**WHAT YOU SHOULD DO:** Print each of the entries exactly, leaving nothing out.

**DATA TO USE:**
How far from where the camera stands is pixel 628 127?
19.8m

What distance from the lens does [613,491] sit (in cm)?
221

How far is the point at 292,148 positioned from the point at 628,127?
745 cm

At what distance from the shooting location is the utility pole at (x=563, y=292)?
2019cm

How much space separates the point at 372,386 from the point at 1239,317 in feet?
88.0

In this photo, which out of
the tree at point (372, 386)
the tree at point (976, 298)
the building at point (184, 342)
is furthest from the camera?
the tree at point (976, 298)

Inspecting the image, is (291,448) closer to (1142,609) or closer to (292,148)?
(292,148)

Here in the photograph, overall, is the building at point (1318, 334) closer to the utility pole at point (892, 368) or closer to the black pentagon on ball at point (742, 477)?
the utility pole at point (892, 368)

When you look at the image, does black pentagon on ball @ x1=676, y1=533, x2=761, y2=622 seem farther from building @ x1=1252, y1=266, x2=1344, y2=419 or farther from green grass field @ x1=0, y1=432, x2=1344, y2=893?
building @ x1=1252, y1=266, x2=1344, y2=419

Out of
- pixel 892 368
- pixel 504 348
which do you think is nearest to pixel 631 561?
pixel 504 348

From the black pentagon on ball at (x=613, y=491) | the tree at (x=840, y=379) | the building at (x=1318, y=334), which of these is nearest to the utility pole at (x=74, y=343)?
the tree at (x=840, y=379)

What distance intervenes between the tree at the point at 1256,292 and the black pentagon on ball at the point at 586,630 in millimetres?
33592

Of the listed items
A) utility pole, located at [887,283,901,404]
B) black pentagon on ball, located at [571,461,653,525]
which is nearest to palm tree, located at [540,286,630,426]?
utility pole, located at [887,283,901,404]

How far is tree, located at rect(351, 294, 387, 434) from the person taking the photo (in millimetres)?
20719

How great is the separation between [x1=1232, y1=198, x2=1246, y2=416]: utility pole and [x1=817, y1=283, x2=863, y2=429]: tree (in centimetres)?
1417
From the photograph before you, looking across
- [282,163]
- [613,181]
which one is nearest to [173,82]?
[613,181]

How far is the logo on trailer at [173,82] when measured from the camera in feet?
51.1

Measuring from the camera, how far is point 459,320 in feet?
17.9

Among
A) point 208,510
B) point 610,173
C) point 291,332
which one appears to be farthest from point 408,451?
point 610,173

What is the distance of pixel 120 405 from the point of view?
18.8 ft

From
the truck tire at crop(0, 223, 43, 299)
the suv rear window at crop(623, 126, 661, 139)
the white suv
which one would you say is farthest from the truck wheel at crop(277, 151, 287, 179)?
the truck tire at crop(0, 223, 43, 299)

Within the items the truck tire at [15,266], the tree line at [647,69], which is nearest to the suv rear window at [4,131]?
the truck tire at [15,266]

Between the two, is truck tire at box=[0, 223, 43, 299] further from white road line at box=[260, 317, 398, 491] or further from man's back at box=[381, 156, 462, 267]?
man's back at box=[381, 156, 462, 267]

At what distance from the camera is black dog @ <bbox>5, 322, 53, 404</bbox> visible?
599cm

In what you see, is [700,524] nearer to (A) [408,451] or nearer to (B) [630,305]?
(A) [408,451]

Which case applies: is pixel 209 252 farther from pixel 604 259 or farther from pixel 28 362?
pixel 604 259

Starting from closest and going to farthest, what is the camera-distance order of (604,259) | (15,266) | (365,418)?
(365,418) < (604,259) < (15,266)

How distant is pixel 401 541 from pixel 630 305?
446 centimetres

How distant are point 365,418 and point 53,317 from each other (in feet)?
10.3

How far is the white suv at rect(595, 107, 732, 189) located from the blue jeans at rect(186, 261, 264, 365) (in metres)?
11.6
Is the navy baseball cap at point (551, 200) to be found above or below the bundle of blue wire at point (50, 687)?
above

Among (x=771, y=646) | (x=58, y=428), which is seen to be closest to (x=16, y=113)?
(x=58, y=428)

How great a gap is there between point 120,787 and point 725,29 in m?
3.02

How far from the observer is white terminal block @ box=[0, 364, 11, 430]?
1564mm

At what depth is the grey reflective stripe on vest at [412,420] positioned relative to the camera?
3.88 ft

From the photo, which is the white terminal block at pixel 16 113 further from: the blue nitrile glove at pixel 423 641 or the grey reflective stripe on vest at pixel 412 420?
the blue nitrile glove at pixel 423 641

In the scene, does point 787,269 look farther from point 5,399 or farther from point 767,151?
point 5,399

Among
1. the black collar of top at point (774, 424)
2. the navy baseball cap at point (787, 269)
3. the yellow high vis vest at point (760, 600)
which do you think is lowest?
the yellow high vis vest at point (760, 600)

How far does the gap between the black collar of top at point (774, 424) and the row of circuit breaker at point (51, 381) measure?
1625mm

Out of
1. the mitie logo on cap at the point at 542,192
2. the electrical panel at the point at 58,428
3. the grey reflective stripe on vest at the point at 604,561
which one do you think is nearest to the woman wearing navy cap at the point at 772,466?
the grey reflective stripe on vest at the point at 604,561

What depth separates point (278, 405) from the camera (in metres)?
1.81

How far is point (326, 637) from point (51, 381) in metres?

**SOLUTION TO THIS TASK:**
How far from where the camera stands is pixel 628 127?
19.8m

What distance from the lens does [613,491] sit (in cm)?
221

How far is the point at 292,148 positioned from the point at 628,127?
745 cm

At what distance from the shooting location is the utility pole at (x=563, y=292)?
2019cm

How much space separates the point at 372,386 from the point at 1239,317 in feet?
88.0

In this photo, which out of
the tree at point (372, 386)
the tree at point (976, 298)
the building at point (184, 342)
is furthest from the camera?
the tree at point (976, 298)

Inspecting the image, is (291,448) closer to (1142,609) or closer to (292,148)?
(292,148)

Here in the photograph, overall, is the building at point (1318, 334) closer to the utility pole at point (892, 368) or closer to the black pentagon on ball at point (742, 477)?
the utility pole at point (892, 368)

When you look at the image, does black pentagon on ball @ x1=676, y1=533, x2=761, y2=622 seem farther from building @ x1=1252, y1=266, x2=1344, y2=419 or farther from green grass field @ x1=0, y1=432, x2=1344, y2=893?
building @ x1=1252, y1=266, x2=1344, y2=419

Out of
- pixel 892 368
- pixel 504 348
which do you think is nearest to pixel 631 561?
pixel 504 348

From the black pentagon on ball at (x=613, y=491) | the tree at (x=840, y=379) | the building at (x=1318, y=334), which of these is nearest to the utility pole at (x=74, y=343)?
the tree at (x=840, y=379)

What distance intervenes between the tree at the point at 1256,292 and the black pentagon on ball at the point at 586,630 in millimetres?
33592

Of the listed items
A) utility pole, located at [887,283,901,404]
B) black pentagon on ball, located at [571,461,653,525]
which is nearest to palm tree, located at [540,286,630,426]?
utility pole, located at [887,283,901,404]

How far is tree, located at rect(351, 294, 387, 434) from the person taking the photo (in millimetres)?
20719

How great is the separation between [x1=1232, y1=198, x2=1246, y2=416]: utility pole and [x1=817, y1=283, x2=863, y2=429]: tree (in centimetres)?
1417
From the photograph before you, looking across
- [282,163]
- [613,181]
which one is nearest to [173,82]?
[613,181]

How far is the logo on trailer at [173,82] when measured from the camera in feet?
51.1

Measuring from the camera, how far is point 459,320 in feet?
17.9

Among
A) point 208,510
B) point 610,173
C) point 291,332
which one appears to be farthest from point 408,451?
point 610,173

What is the distance of pixel 120 405 from the point of view?
18.8 ft

From
the truck tire at crop(0, 223, 43, 299)
the suv rear window at crop(623, 126, 661, 139)
the white suv
which one would you say is farthest from the truck wheel at crop(277, 151, 287, 179)?
the truck tire at crop(0, 223, 43, 299)

Within the items the truck tire at [15,266], the tree line at [647,69], which is nearest to the suv rear window at [4,131]?
the truck tire at [15,266]

Between the two, is truck tire at box=[0, 223, 43, 299] further from white road line at box=[260, 317, 398, 491] or further from man's back at box=[381, 156, 462, 267]?
man's back at box=[381, 156, 462, 267]

At what distance from the camera is black dog @ <bbox>5, 322, 53, 404</bbox> visible?
599cm

In what you see, is [700,524] nearer to (A) [408,451] or nearer to (B) [630,305]?
(A) [408,451]

Which case applies: is pixel 209 252 farther from pixel 604 259 or farther from pixel 28 362?
pixel 604 259

Starting from closest and going to farthest, what is the camera-distance order of (604,259) | (15,266) | (365,418)?
(365,418) < (604,259) < (15,266)

How distant is pixel 401 541 from pixel 630 305?
446 centimetres

How distant are point 365,418 and point 53,317 from each other (in feet)?
10.3

How far is the white suv at rect(595, 107, 732, 189) located from the blue jeans at rect(186, 261, 264, 365) (in metres)?
11.6
Is the navy baseball cap at point (551, 200) to be found above or below the bundle of blue wire at point (50, 687)?
above

Among (x=771, y=646) | (x=58, y=428), which is seen to be closest to (x=16, y=113)?
(x=58, y=428)

How great a gap is there between point 120,787 and point 725,29 in m?
3.02

How far from the observer is white terminal block @ box=[0, 364, 11, 430]?
1564mm

At what depth is the grey reflective stripe on vest at [412,420] positioned relative to the camera?
3.88 ft

From the photo, which is the white terminal block at pixel 16 113 further from: the blue nitrile glove at pixel 423 641 or the grey reflective stripe on vest at pixel 412 420?
the blue nitrile glove at pixel 423 641

In the scene, does point 787,269 look farther from point 5,399 or farther from point 767,151?
point 5,399

Among
1. the black collar of top at point (774, 424)
2. the navy baseball cap at point (787, 269)
3. the yellow high vis vest at point (760, 600)
which do you think is lowest?
the yellow high vis vest at point (760, 600)

How far does the gap between the black collar of top at point (774, 424) and the row of circuit breaker at point (51, 381) measure?
1625mm

Out of
1. the mitie logo on cap at the point at 542,192
2. the electrical panel at the point at 58,428
3. the grey reflective stripe on vest at the point at 604,561
which one do you think is nearest to the woman wearing navy cap at the point at 772,466?
the grey reflective stripe on vest at the point at 604,561

What depth separates point (278, 405) from the camera (in metres)?
1.81

How far is point (326, 637) from point (51, 381) in metres?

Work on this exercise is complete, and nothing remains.